[vtkusers] High memory cost of vtkDecimatePro for 3D model generation from DICOM series

Liu_tj tjlp at netease.com
Fri Mar 18 22:43:10 EDT 2016


Hi, David,

Thanks for your detail reply.

I thought that vtkImageThreshold still provide a greyscale output instead of binary output. My understanding was that vtkImageThreshold just remove the points beyond the greyscale range.


Thanks
Liu Peng



在2016-03-18,"David Gobbi" <david.gobbi at gmail.com> 写道: -----原始邮件-----
发件人:"David Gobbi" <david.gobbi at gmail.com>
发送时间:2016年03月18日 星期五
收件人:"Elvis Stansvik" <elvis.stansvik at orexplore.com>
抄送:"Liu_tj" <tjlp at netease.com>;"vtkusers" <vtkusers at vtk.org>
主题:Re: [vtkusers] High memory cost of vtkDecimatePro for 3D model generation from DICOM series


On Fri, Mar 18, 2016 at 12:47 AM, Elvis Stansvik <elvis.stansvik at orexplore.com> wrote:

2016-03-18 3:19 GMT+01:00 David Gobbi <david.gobbi at gmail.com>:

You can segment an image with just one threshold (i.e. just the lower threshold).  It is not necessary to set a range.


Sorry for jumping in here, but I'm also pretty new to VTK, and what Liu describes sounds like something we will want to do soon: Allow the user to set a grayscale range, and only show the parts of the volume that falls within this range.


When you say "you can segment an image with just one threshold", do you mean that it somehow doesn't make sense to use two thresholds? If so, why? What if the use really wants to "extract" the parts of the volume where the scalar values are within some range?

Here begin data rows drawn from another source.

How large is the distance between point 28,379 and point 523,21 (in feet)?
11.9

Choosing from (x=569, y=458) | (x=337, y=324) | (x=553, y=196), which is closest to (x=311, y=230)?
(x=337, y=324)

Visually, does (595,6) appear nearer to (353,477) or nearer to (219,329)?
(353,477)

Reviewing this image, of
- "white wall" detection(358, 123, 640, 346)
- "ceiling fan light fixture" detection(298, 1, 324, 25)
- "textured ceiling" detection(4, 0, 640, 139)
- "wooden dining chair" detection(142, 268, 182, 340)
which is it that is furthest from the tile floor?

It often makes sense to use a single threshold.  Examples:
1) segmenting bone from a CT image
2) removing background/noise from an MR image
3) segmenting vessels from a contrast image
Yes, there are also circumstances where two thresholds work better, but I've written more software that uses one threshold than that uses two.


The main point that I have been trying to make is that, if you want to get a smooth result out of vtkMarchingCubes, you should should give it a greyscale input, not a binary input.  In other words, you should not give marching cubes the output of vtkImageThreshold.

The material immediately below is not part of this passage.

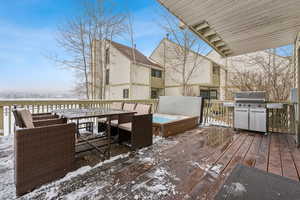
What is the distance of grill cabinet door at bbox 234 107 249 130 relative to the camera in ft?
13.9

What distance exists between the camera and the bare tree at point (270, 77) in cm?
532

Marching cubes gives surfaces corresponding to isovalues.  If you have a range instead of a single threshold, then you should produce one surface for the lower end of the range, and another surface for the upper end of the range.  VTK surfaces are oriented, so you must reverse the sense of the upper-range surface (i.e. reverse the polygon winding and the normal directions).  Then you can combine the lower-range surface and the upper-range surface into a single polydata with vtkAppendPolyData.


If this sounds too complicated, then you can instead take the output from vtkImageThreshold, apply a mild gaussian blur to it, and apply marching cubes to the blurred data.  If you only have a binary mask (i.e. if you no longer have the original data) then this is a reasonable way to produce a greyscale input for marching cubes.  But if you have the original data, then a more accurate result can be achieved by feeding the original data into marching cubes, so that it uses the original greyscale values when it analyzes the voxels and produces the surface.